- Date: 3 – 5 January 1989
- Location: Camp Cawa-Cawa, Zamboanga City, Philippines 6°55′17.4″N 122°4′44.4″E﻿ / ﻿6.921500°N 122.079000°E
- Caused by: Hostage-taking of a police general and his aide by a renegade policeman
- Goals: Philippine security forces attempted to end ensuing siege.
- Result: A 3-day siege ensued, ending in an assault by government forces during which the camp burned down, killing more than a dozen people.; Police general, his aide and other hostages killed.; Rizal Alih, principal instigator of the incident, escaped.;

Parties
| Philippines | Muslim Renegade policeman and others |

Lead figures
- Brig. Gen. Eduardo Batalla Col. Romeo Abendan † Rizal Alih

Number
| Unknown | Approximately 8 hostage-takers |

Casualties and losses
| 20 hostages killed | Unknown |
- Camp Cawa-Cawa Location within Philippines

= Camp Cawa-Cawa siege =

1989 siege

The Camp Cawa-Cawa siege (Filipino: Pagkubkob sa Kampo Cawa-Cawa, Cebuano: Paglikos sa Kampo Cawa-Cawa, Chavacano: Sitio de Campo Cawa-Cawa, Tausug: Gubat ha Kampu Kawa-Kawa) was a siege of a Philippine Constabulary-Integrated National Police camp by security forces of the Philippines on January 3–5, 1989, after a rogue policeman took the camp's ranking officer hostage.

==Events==
Rizal Alih, a patrolman, and several other men had been detained pending an investigation into their alleged involvement in the murder of Zamboanga City Mayor Cesar Climaco on 14 November 1984. Gen. Eduardo Batalla, the regional commander of the PC-INP who had his office at the camp, had made a decision to have the detained men transferred to Manila; however, Alih refused to cooperate. Batalla had summoned the men to his office for a conference, but the talks degenerated into a heated exchange with both parties shouting at each other. Eight Muslim policemen led by Patrolman Rizal Alih took Batalla, Abendan along with numerous others as Hostage. Rizal Alih and his men were said to be Muslim separatist mutineers.

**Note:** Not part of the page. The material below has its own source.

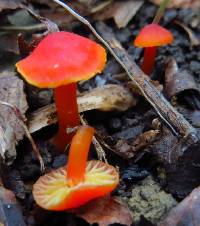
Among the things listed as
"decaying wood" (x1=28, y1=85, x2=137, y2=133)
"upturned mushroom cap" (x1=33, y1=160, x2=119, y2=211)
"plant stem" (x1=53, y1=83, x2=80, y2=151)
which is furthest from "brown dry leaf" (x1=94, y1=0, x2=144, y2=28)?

After a 3-day siege, Chief of Staff of the Armed Forces of the Philippines Renato de Villa ordered that the camp be assaulted. Philippine security forces decided to attack the camp using helicopters. Rockets deployed from the aircraft set fire to the building where Gen. Batalla was being held and it burned to the ground. Batalla, Abendan and 18 other PC/INP personnel were said to be executed by the "Moro band" and found scorched. Alih managed to escape the ruined camp, making his way to Basilan and eventually Sabah, Malaysia.

==Aftermath==
Alih was arrested by 69 Commando from Royal Malaysia Police on July 21 1994 in Sandakan, Sabah and charged with illegal possession of firearms. He was extradited back to the Philippines in 2006. He was detained in Camp Crame and died in the camp's hospital on 14 August 2015 after complaining of chest pains. He was buried the next day in Zamboanga City.

==Commemoration==
The Philippine National Police commemorates the deaths of Gen. Batalla and Col. Abendan every year. Camp Cawa-Cawa itself was renamed Camp Brigadier General Eduardo B. Batalla, and another Philippine National Police camp in Mercedes, Zamboanga City was named Camp Colonel Romeo A. Abendan in honor of the slain police officers.

==In popular culture==
A film depicting the siege, Arrest: Pat. Rizal Alih – Zamboanga Massacre, was released on March 8, 1989. Directed by Carlo J. Caparas, it stars Ramon Revilla as Rizal Alih and Eddie Garcia as Brig. Gen. Eduardo Batalla.